● **Job a**
In the book summary below, repeat word for word the part starting with "Don Juan instructs" and going on through "inside man's cocoon.".

● **Supplied passage**
We learn that "seeing" is a peculiar feeling of knowing something without a shadow of a doubt. The old seers found out that the best way to teach their knowledge was to make their apprentices shift to their left side, to a state of heightened awareness, where real learning takes place.

We meet la Gorda, a woman from Don Juan's group of warriors, who is Carlos' "petty tyrant". This is one who "either holds the power of life and death over warriors or simply annoys them to distraction".

Also, we are introduced to the concept of the Eagle, and its emanations. Castaneda tells us that there is no world of objects, but "a universe of the Eagle's emanations. These are fluid, forever in motion, and yet unchanged, eternal". I can't say I really understood about the Eagle, but Don Juan terms it as the indescribable force which is the source of all sentient beings. It was called the Eagle because the old seers "saw" it as something that resembled a black-and-white eagle of infinite size. It is the Eagle who bestows awareness, and the reason for the existence of all sentient beings is to enhance awareness. The awareness of sentient beings flies away at the moment of death and floats into the Eagle's beak to be consumed. This meant that the reason for the existence of sentient beings is to provide food for the Eagle. (This reminds me of Gurdjieff's assertion that we human beings are food for the Moon.)

Carlos is brought by Don Juan into heightened states of awareness, in which he "sees". But when he returns to normal awareness, he forgets everything he has experienced and understood.

"Seeing" is not done by the eyes but by alignment. "The alignment of emanations used routinely is the perception of the day-to-day world, but the alignment of emanations that are never used ordinarily is "seeing". When seers "see", a voice tells them in their ear what's what. If the voice is not present, the seer is not "seeing". Carlos is told that later on everything would become clear to him.

Don Juan instructs Carlos about the first, second and third attention. The first attention in man is "animal awareness". Everything that one can think about is part of the first attention. It is "the flow of awareness developed to an 'ultra shine', a flow that covers the known. The second attention, however, is a more complex and specialized state of the flow of awareness, and has to do with the unknown. The third attention is attained when the flow of awareness turns into the fire from within: a glow that kindles all the Eagle's emanations inside man's cocoon.

(I did mention that some of the information contained in this book is somewhat challenging.)

● **Job b**
Find every line in the rows below that contains the word "furthest" and copy each of those lines.

● **Data for processing**
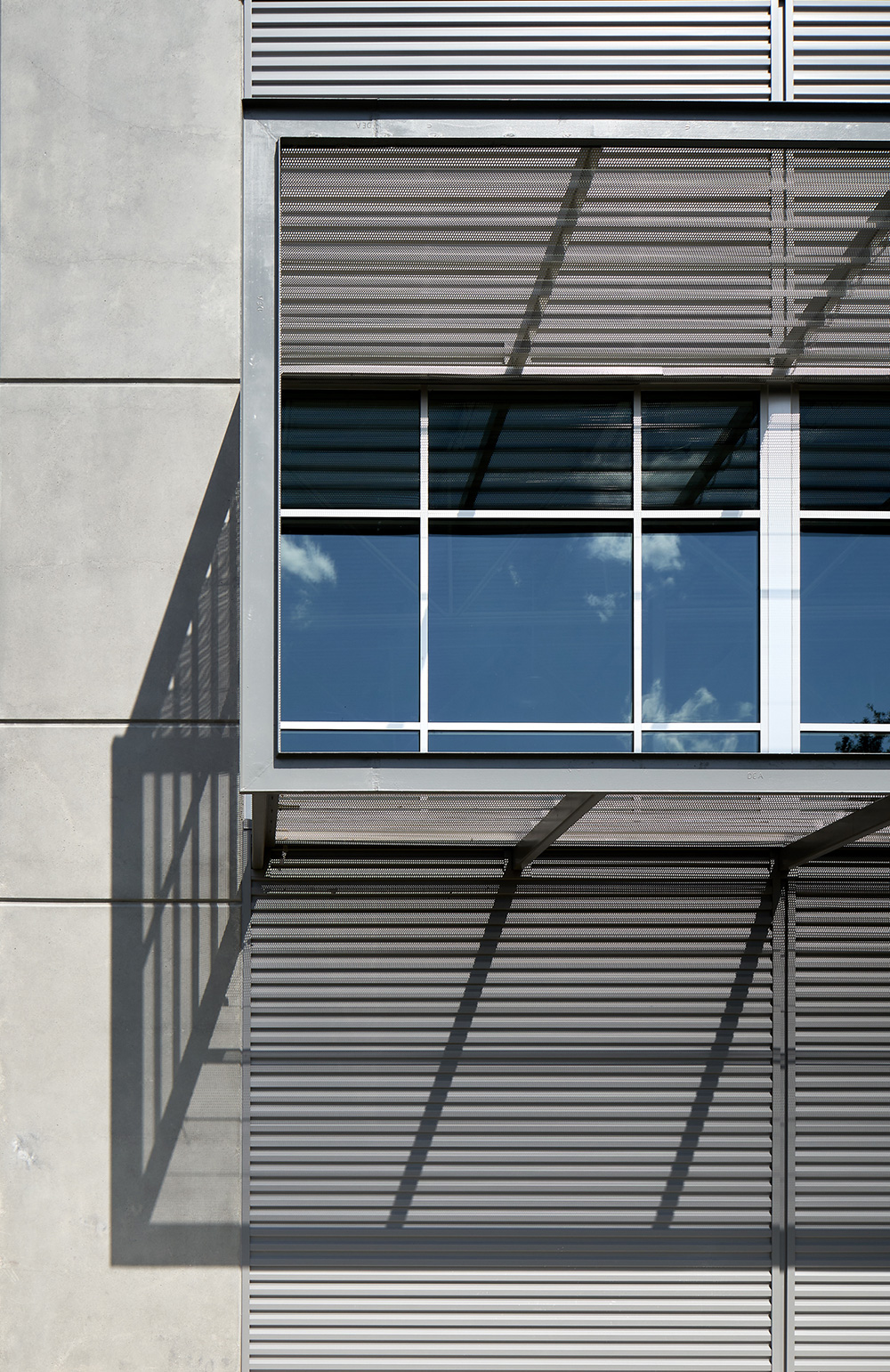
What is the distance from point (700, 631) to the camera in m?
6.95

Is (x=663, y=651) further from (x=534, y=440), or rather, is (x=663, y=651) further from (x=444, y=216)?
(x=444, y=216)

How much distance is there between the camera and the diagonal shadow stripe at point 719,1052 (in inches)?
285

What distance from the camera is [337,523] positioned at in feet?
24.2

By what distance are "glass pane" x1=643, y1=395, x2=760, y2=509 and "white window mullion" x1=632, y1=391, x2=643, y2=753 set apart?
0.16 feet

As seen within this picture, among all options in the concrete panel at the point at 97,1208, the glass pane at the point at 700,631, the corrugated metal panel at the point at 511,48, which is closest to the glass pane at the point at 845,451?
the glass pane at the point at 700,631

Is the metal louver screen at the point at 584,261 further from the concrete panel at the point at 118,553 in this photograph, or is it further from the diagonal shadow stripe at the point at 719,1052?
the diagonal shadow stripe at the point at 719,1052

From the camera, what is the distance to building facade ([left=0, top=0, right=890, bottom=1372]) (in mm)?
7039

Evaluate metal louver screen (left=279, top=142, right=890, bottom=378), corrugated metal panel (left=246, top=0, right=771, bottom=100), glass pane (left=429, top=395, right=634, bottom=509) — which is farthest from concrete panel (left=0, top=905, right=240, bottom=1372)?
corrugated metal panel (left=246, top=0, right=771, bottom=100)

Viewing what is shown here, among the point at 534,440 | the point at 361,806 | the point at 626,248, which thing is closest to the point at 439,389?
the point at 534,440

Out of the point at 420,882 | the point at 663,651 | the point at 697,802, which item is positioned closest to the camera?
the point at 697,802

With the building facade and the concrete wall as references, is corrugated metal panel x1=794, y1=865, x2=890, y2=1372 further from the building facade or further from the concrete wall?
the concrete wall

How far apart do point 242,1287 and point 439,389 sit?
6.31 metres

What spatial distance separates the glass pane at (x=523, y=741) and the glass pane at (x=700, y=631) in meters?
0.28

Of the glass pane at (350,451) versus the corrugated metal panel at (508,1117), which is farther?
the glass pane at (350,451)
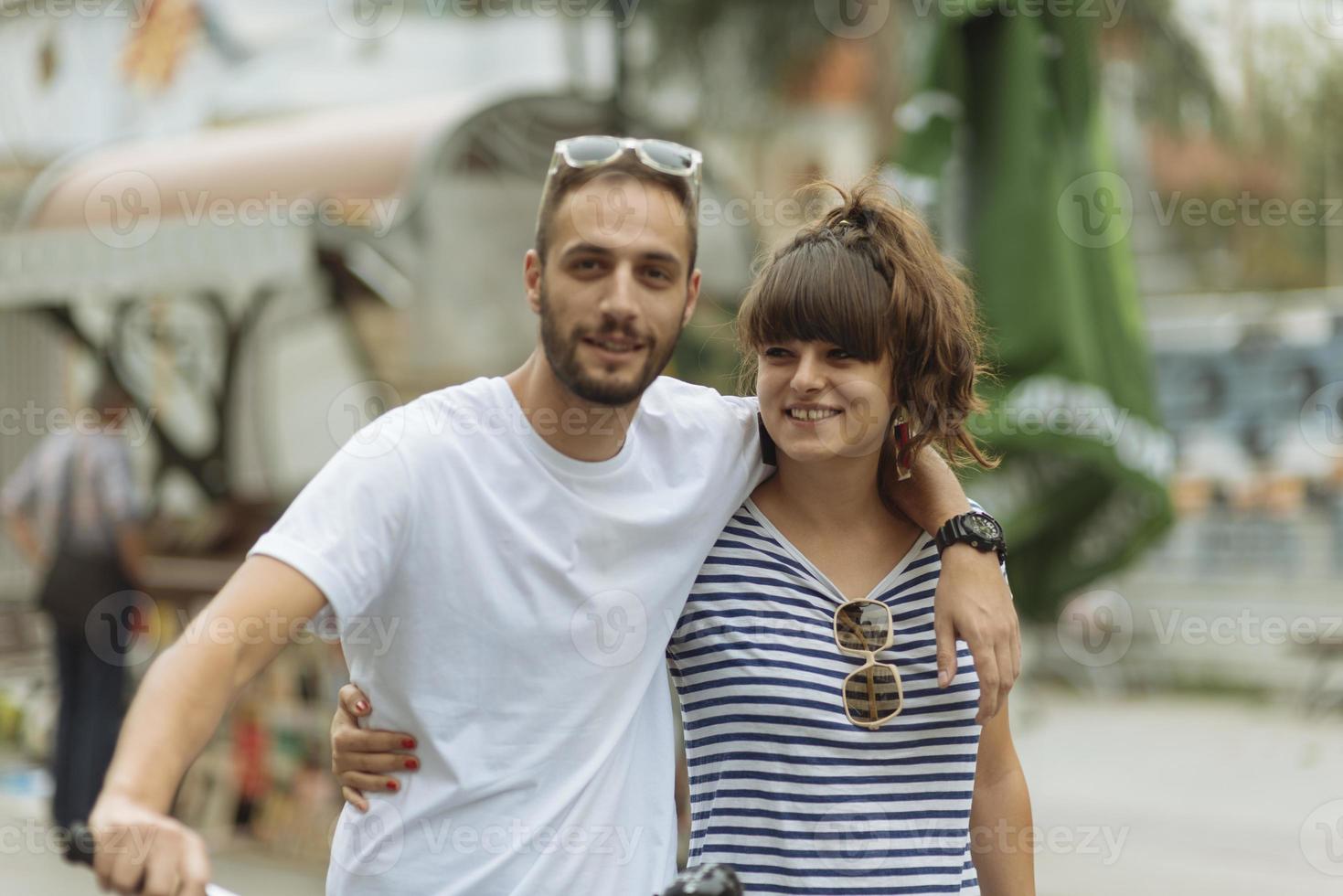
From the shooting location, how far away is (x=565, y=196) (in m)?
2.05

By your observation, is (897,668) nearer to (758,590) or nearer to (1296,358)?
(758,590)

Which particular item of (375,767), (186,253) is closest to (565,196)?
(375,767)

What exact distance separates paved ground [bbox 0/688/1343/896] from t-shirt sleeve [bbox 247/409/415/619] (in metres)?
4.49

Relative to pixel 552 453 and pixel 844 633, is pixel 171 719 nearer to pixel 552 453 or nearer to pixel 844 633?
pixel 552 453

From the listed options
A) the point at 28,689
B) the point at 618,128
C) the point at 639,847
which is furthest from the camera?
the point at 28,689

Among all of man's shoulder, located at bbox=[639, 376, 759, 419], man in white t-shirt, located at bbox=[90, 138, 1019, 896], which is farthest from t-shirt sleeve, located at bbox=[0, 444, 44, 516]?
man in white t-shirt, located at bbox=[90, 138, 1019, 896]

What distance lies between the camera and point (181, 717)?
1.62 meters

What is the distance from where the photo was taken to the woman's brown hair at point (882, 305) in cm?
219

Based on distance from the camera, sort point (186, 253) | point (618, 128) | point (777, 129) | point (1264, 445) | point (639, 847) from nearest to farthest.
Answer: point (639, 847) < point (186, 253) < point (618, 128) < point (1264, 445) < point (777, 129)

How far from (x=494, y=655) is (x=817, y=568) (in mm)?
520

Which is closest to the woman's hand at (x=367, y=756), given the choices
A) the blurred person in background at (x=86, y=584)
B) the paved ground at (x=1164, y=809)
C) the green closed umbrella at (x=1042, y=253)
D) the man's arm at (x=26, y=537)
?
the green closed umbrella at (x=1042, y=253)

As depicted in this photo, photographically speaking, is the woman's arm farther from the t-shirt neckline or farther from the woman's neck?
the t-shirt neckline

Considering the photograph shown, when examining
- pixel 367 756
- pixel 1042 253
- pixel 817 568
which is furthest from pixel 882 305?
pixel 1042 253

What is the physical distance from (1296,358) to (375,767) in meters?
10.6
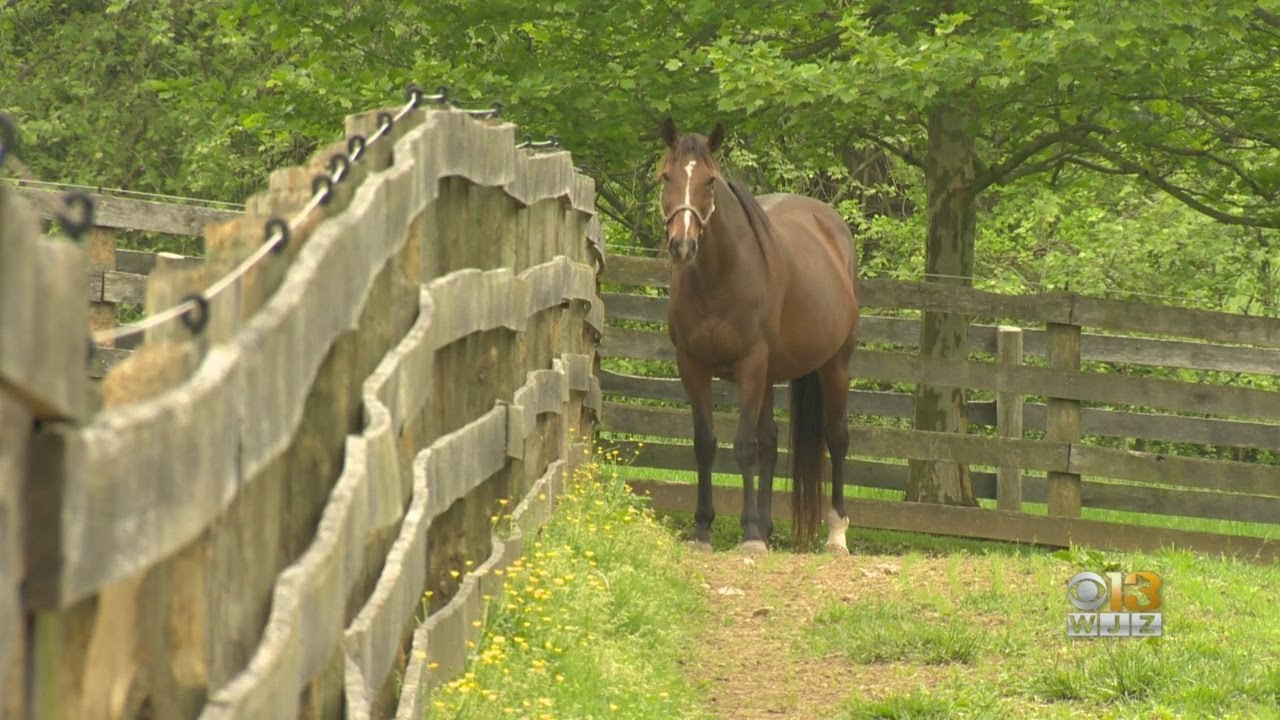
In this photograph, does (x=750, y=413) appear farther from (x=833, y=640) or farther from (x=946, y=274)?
...
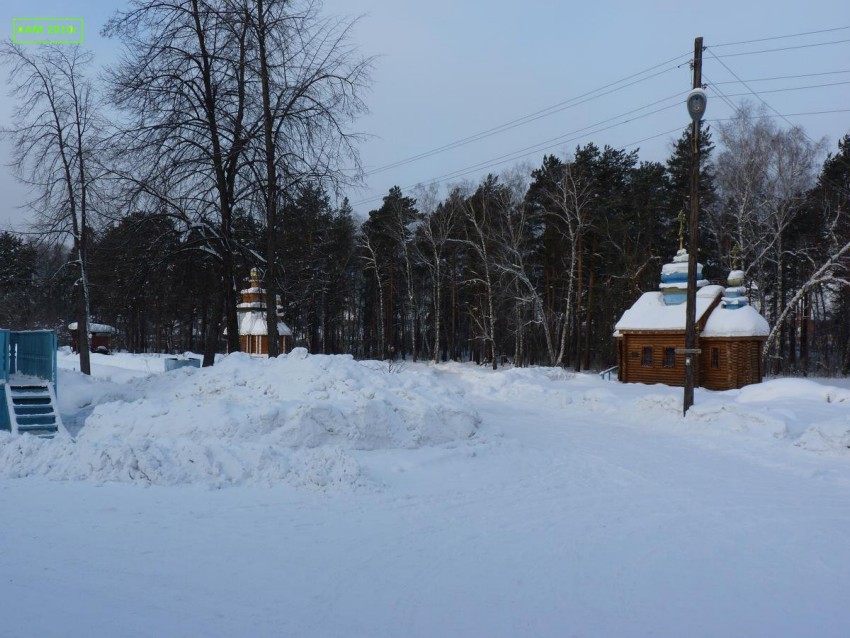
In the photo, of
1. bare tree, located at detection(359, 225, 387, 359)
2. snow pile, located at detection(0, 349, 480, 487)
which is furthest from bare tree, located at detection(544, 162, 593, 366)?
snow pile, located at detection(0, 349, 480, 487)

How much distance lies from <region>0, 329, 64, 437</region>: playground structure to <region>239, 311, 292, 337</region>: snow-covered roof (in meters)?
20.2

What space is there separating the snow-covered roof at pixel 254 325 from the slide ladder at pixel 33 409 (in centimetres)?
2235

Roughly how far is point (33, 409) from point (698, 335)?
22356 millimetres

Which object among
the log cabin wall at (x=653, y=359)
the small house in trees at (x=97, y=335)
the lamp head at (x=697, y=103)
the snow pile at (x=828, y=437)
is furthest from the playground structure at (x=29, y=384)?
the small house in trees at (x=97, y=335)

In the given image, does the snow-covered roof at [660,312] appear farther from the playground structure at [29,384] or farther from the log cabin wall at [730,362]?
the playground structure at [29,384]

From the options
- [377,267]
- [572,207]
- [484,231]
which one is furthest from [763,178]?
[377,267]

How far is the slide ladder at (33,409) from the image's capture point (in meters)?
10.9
---
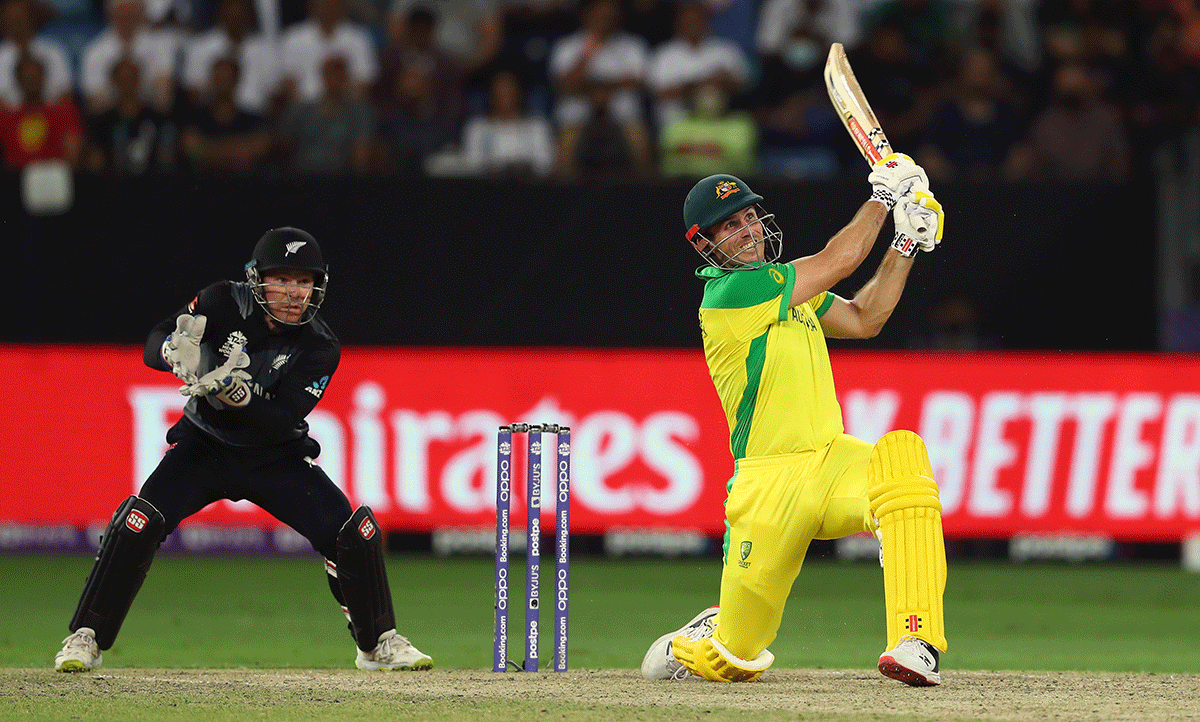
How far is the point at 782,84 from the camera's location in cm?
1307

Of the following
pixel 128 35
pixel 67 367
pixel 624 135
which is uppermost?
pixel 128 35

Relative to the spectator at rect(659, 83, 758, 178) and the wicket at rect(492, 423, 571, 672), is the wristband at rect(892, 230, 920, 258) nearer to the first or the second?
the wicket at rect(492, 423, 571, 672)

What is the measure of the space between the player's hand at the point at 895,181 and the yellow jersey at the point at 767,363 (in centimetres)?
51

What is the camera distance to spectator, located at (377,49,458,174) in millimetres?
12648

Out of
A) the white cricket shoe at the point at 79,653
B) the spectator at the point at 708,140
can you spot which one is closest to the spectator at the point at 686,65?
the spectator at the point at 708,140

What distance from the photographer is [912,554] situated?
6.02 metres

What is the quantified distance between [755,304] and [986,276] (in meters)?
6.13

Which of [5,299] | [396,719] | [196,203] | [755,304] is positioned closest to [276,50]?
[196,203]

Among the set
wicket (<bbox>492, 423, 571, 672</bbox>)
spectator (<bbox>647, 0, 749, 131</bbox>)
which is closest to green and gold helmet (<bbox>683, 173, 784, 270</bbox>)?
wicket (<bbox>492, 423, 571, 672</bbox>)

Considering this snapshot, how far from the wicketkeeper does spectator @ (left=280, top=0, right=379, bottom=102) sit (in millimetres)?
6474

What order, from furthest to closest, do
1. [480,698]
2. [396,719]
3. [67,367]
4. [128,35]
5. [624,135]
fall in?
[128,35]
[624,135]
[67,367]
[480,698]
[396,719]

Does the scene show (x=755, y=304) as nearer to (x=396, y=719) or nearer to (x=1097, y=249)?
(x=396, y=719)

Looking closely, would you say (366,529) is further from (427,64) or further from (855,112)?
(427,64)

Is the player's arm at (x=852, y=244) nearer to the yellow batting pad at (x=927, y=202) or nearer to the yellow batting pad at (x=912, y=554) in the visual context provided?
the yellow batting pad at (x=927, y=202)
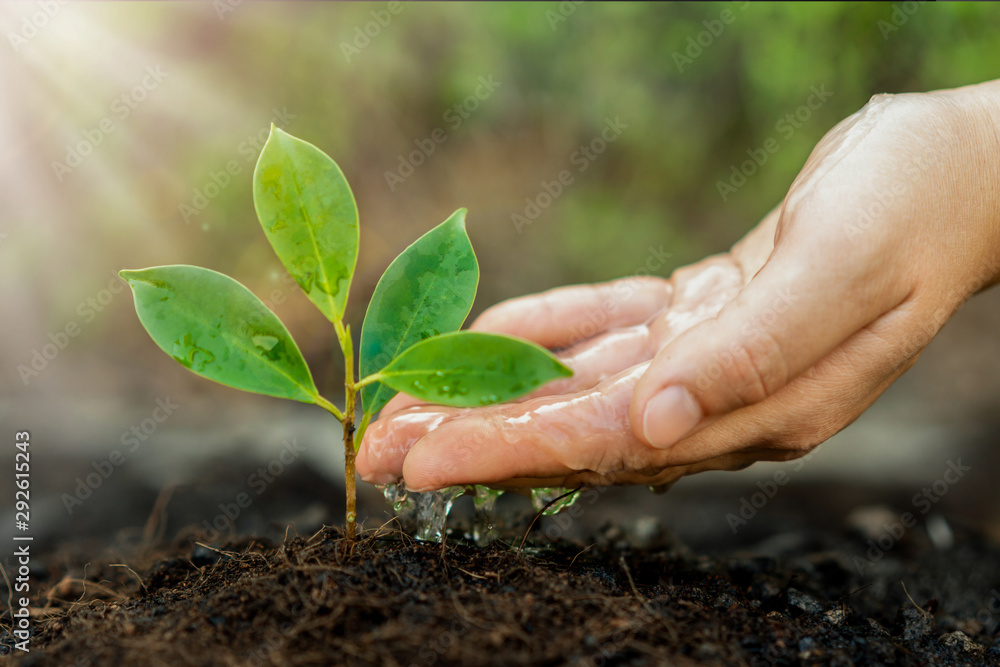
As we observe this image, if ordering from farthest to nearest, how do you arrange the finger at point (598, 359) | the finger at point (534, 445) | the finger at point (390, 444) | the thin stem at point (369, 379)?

● **Written reply a**
Don Juan instructs Carlos about the first, second and third attention. The first attention in man is "animal awareness". Everything that one can think about is part of the first attention. It is "the flow of awareness developed to an 'ultra shine', a flow that covers the known. The second attention, however, is a more complex and specialized state of the flow of awareness, and has to do with the unknown. The third attention is attained when the flow of awareness turns into the fire from within: a glow that kindles all the Eagle's emanations inside man's cocoon.

● **Written reply b**
which is furthest from the camera?
which is furthest from pixel 882 305?
which is furthest from bare tree, located at detection(544, 162, 593, 366)?
is furthest from the playground structure at (x=29, y=384)?
which one is furthest from [763,178]?
What order, from furthest to closest, do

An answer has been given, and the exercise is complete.